White Marlin Caught At Record Pace

OCEAN CITY – With dozens of boats reporting double-digit releases including one local boat with a record 57 on Monday alone, the white marlin bite off the coast of Ocean City has been off the chart for the last week or so, perhaps confirming once and for all the sometimes questioned “White Marlin Capital of the World” title for the resort.

Throughout the summer, it became evident something special was going on with the white marlin bite off Ocean City. Momentum started building in early August when 550 white marlin were caught and released during the White Marlin Open and continued a week later when a record 558 whites were released during the Mid-Atlantic $500,000 tournament, the highest total in the 19 years of that event.

In the weeks since, it has been a common scene to see sportfishing boats returning to port with multiple white marlin release flags flying high, turning outriggers into high dollar clotheslines, but the bite reached a crescendo last weekend and into the early part of this week with most of the boats returning with double-digit releases. On Monday, perhaps the peak of the white marlin madness, Captain Jon Duffie and the crew on the Billfisher returned to home base at Sunset Marina with a stunning 57 white marlin releases, a new single-day record in Ocean City.

The 57 releases by the Billfisher crew came after the aptly named local boat returned with 22 white marlin releases on Sunday. Also on Monday, the nine boats that fished out of Sunset Marina caught and released 267 white marlin for an average of nearly 30 each. Among those with the highest single-day totals were the Cervesa (33), the Reel Joy (32), the Makara (32), the Tar Heel (30) and the Legasea (27).

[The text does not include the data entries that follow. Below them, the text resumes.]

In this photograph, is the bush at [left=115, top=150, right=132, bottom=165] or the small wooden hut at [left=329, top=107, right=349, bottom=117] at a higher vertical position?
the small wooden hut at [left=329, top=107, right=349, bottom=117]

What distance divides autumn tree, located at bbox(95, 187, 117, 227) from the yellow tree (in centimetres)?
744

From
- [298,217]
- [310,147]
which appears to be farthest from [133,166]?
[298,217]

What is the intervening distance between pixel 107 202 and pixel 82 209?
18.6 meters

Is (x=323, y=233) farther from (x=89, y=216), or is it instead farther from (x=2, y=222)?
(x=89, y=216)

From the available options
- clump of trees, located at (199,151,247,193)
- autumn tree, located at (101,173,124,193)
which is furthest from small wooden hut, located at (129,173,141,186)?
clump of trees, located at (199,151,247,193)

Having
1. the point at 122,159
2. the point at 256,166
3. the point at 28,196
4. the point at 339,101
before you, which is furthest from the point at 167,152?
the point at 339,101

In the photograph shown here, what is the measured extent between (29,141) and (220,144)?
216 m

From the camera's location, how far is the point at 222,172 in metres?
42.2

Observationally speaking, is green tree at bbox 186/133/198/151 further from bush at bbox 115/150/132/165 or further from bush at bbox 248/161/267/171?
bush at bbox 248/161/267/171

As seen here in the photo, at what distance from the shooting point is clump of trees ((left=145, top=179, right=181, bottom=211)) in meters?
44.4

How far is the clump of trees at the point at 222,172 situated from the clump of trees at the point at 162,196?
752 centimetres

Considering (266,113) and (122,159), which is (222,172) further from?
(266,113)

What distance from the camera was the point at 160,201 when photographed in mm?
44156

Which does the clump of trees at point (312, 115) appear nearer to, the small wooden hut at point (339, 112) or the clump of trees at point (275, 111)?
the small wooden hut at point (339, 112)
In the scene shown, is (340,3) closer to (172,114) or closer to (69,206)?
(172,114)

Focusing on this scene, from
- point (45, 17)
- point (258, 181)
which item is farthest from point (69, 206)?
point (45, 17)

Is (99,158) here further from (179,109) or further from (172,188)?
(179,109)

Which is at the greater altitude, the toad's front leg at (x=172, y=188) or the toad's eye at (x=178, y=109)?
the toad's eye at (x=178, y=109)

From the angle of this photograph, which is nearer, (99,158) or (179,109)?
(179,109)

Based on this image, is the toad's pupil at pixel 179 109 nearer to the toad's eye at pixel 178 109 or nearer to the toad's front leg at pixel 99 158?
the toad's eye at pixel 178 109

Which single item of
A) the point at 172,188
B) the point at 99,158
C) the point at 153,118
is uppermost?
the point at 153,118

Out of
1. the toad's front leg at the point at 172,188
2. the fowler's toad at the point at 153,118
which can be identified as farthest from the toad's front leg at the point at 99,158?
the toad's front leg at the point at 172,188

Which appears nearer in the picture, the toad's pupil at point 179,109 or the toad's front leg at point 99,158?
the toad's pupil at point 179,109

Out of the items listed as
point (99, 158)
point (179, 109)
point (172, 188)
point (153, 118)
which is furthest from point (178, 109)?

Over at the Ocean City Fishing Center, the results were similar for the local fleet at the sister marina on Monday. The Moore Bills reported 25 white marlin releases on Monday, while the Playmate came in with 22 of its own. The Foolish Pleasures also had a big day on Monday after catching and releasing 23 on Sunday, while several other boats reported double-digit releases. At one point on Sunday, the All In out of the Ocean City Fishing Center reported having six white marlin hooked up at the same time.

 “I’ve fished all over the world and this is as good as it gets anywhere,” said Ocean City Marlin Club President and Last Call Captain Franky Pettolina. “It’s been nothing short of amazing. Ocean City is called the White Marlin Capital of the World for a reason, and it’s not always evident why, but when you see something like this going on, I think it certainly validates that title.”

Sunset Marina Manager Brian Tinkler agreed with Pettolina’s assessment, calling the recent white marlin bite one of the best on record, if not the best.

“I’d say all summer long has been one of the most consistent white marlin bites in recent years, but what we’ve seen in the last week or 10 days has just been off the charts,” he said. “Some of our boats fish all over the world and they’ve said all week how they’ve never seen anything like this anywhere.”

Over at the Ocean City Fishing Center, Manager Jennifer Blount got a chance to see the white marlin mayhem first hand on Wednesday after collecting fish reports from the returning boats all weekend.

“I was out there yesterday [Wednesday] and it was just amazing,” she said. “White marlin were just swimming around the boat and cutting through the waves. I’ve never seen anything like it and most of these guys that have been around here forever are saying the same thing.”

Offshore fishing is a fickle sport and the billfish could disappear as quickly as they arrived in the last week or so, but Pettolina believes a combination of factors has led to the spike.

“I think there are a bunch of factors at work here,” he said. “Fishing by nature is cyclical and everything is just lined up perfectly right now. The closure of some areas to long-lining has certainly helped. The use of fish-friendly circle hooks has to be a factor, and I think it’s just a little better technology available.”

Tinkler agreed the conservation efforts of the sportfishing community over time have resulted in increased numbers of white marlin.

“Circle hooks have dramatically reduced mortality and, at the same time, increased the survival rate well into the 90-plus percent range,” he said. “I have to believe that is a contributing factor. The conservation ethic of the fishing community is paying dividends when you see a bite like this one.”

Pettolina said natural factors such as water temperature breaks and migration patterns have conspired to put the fish in the canyons off the coast, but technological advances have allowed local captains and crews to take advantage of the opportunity when it presents itself.

“There’s this new breed of captains and they are just so dialed in that they are prepared when the bite goes off the way it has here over the last week or so,” he said. “They have the best boats, the best technology and the best equipment. We’re better informed and the tackle and techniques are just better.”

With the uncertainties surrounding Earl and the potential impact on the resort area, it remains to be seen if the white marlin bite will pick up where it left off as the storm passes. In the meantime, the local fishing community is enjoying the record white marlin bite.

“It’s certainly wonderful for the local economy and it’s putting Ocean City on the map for all of the right reasons,” he said. “We’re not seeing a huge spike in charter traffic, but we are seeing a huge spike in folks getting down here and getting out on their boats. Folks are knocking each other out of the way trying to get out on those boats.”